Asegura Pablo Motos haber leído que si mantenemos una constante durante dos semanas, ésta termina convirtiéndose en costumbre y rápidamente en un hábito. A no ser que invirtamos otras dos semanas en borrarlo, según esta lógica. En el caso que nos ocupa hoy, fueron más de dos semanas las que nuestra lectora ejecutó la misma rutina erótico-festiva, y ahora se queja de que «no hay terapia que lo desmonte».

«Conocí a mi novio en Argelia, en viaje de negocios. Él era el traductor, y jugó un papel importante en la adquisición de un negocio redondo en Oran. Para agradecérselo le invité a comer en un exclusivo restaurante cercano a la Medina Djedida. Era un hombre atractivo, cultivado, pero sobre todo un perfecto seductor al que no ofrecí resistencia. Me gusta jugar y ganar, así que no me lo pensé.

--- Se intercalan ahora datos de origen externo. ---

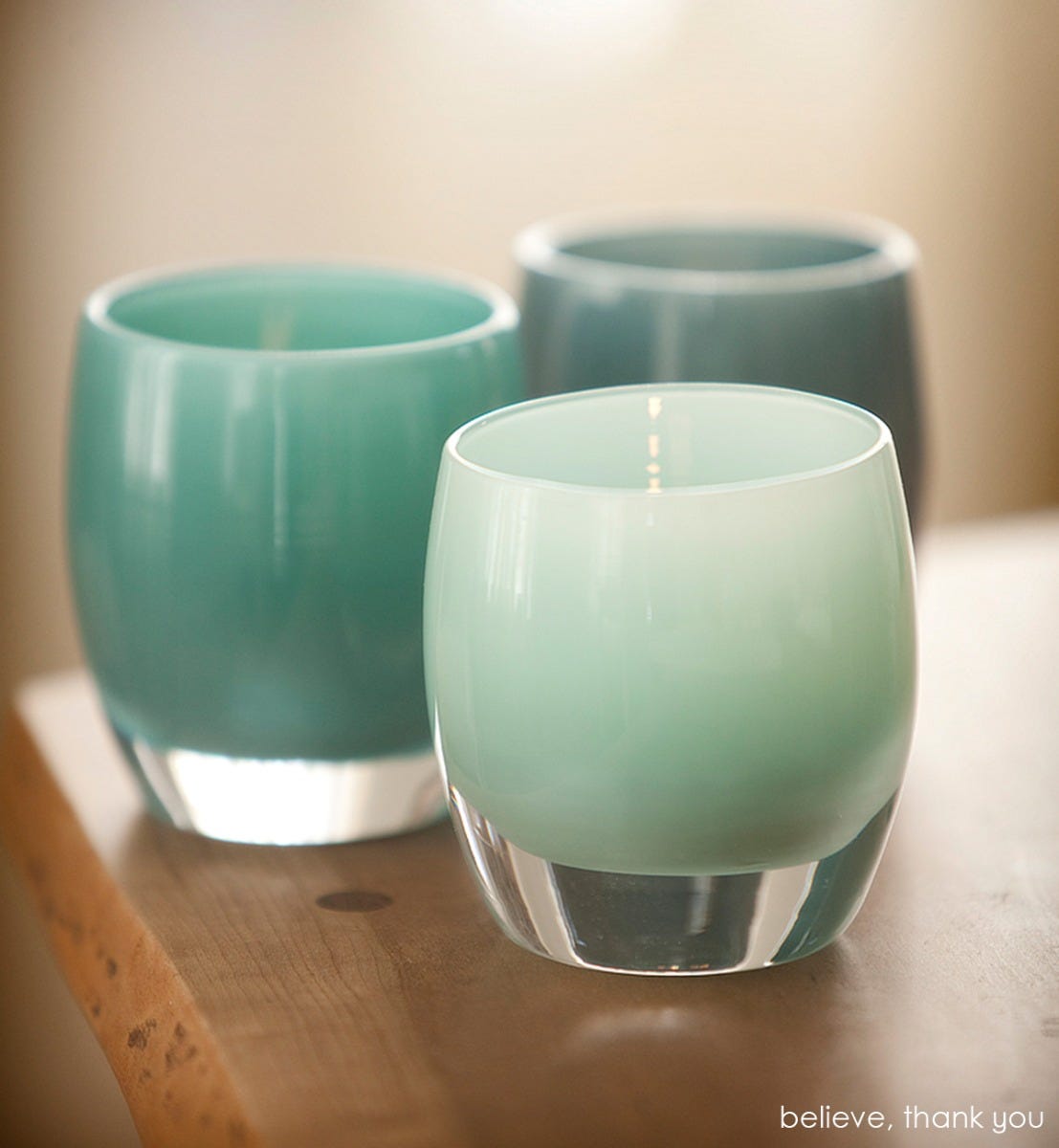 believe hand-blown soft pine green glass votive candle holder. Paired with thank you.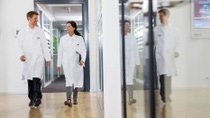 A man and a woman walk talking down a hallway A man and a woman walk talking down a hallway
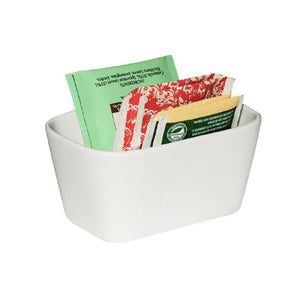 White porcelain Connoisseur sachet holder filled with green and red patterned tea bag envelopes and yellow sugar sachets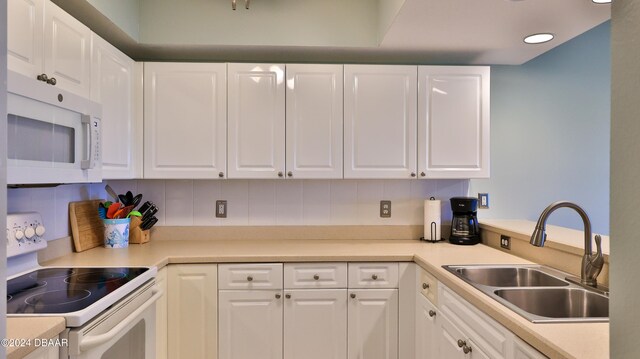 kitchen featuring white cabinetry, tasteful backsplash, sink, and white appliances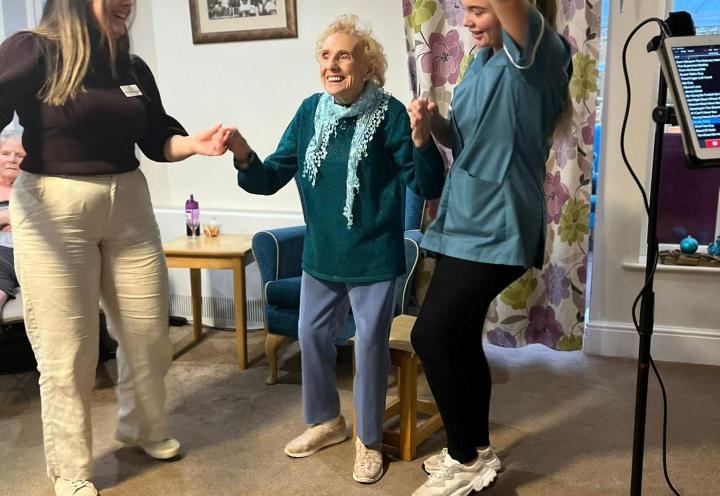 Photo of 3 women dancing and having a great time at a christmas party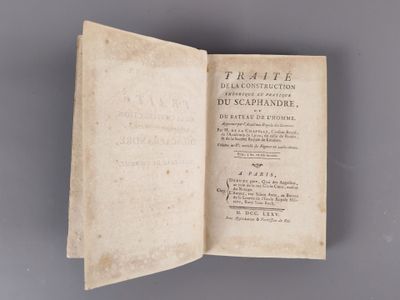 an open book with writing on it sitting on top of a table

En el hotel pude comprobar su dotación varonil y unas manos que hacían maravillas sobre mi cuerpo».

«De vuelta a España, Internet se convirtió en nuestra principal aliada para prolongar el idilio. Sí, me había vuelto loquita aquella noche. Sólo con acordarme de los besos, las mordidas y las cargas me ponía como una moto. Las conversaciones subidas de tono pronto se convirtieron en excitantes sesiones de cibersexo. Perfeccionista como soy, fui adquiriendo todo tipo de juguetes sexuales: las clásicas bolas chinas y tailandesas, vibradores, masajeadores anales, aceites, disfraces». Pasaron las semanas y tras ellas los meses, durante los cuales nuestra protagonista inventó decenas de posturas y usos con sus juguetes. El traductor estaba igualmente encantado, pues además de regalarse la vista hacía lo propio con otra tanda de aparatitos sexuales enviados desde un insospechado municipio murciano.

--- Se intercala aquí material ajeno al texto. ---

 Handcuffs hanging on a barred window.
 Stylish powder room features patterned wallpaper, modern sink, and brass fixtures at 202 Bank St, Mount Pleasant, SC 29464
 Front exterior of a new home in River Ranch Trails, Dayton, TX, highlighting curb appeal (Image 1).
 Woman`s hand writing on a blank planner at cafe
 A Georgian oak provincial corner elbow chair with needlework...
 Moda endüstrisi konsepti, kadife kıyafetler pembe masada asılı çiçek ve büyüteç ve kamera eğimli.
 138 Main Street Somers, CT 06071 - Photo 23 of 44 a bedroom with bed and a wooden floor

«Por fin llegó la oportunidad de reencontrarnos. Otro viaje de negocios para el que solicité al mismo intérprete. No pudimos esperar ni a la llegada de la noche. Nos fuimos directos al hotel. Desnudos, entre caricias, introdujo sus grandes dotes en mi vagina. Qué grande, pensé€ pero no vibra ni masajea... Comencé a ponerle pegas a todo lo que me hacía, sólo veía carencias ante las grandes virtudes de mis preciados juguetes sexuales. Así que le pedí que parara, abrí mi maleta y saqué una buena muestra de mi colección personal.

Él, atónito, se dejó convencer para mirarme mientras me hacía yo misma el trabajo que tanto me satisfacía. Grité de placer como nunca€ él no pareció disfrutar demasiado. Le hirió tanto haber sido vencido por unos pedazos de silicona y fibra de vidrio que dio por concluido ahí mismo nuestro romance. Ahora estoy enganchada a mis chirimbolos, y no hay manera de reintroducir en mi vida sexual un pene de carne y hueso». Sigue el consejo de Pablo Motos, lo mismo funciona.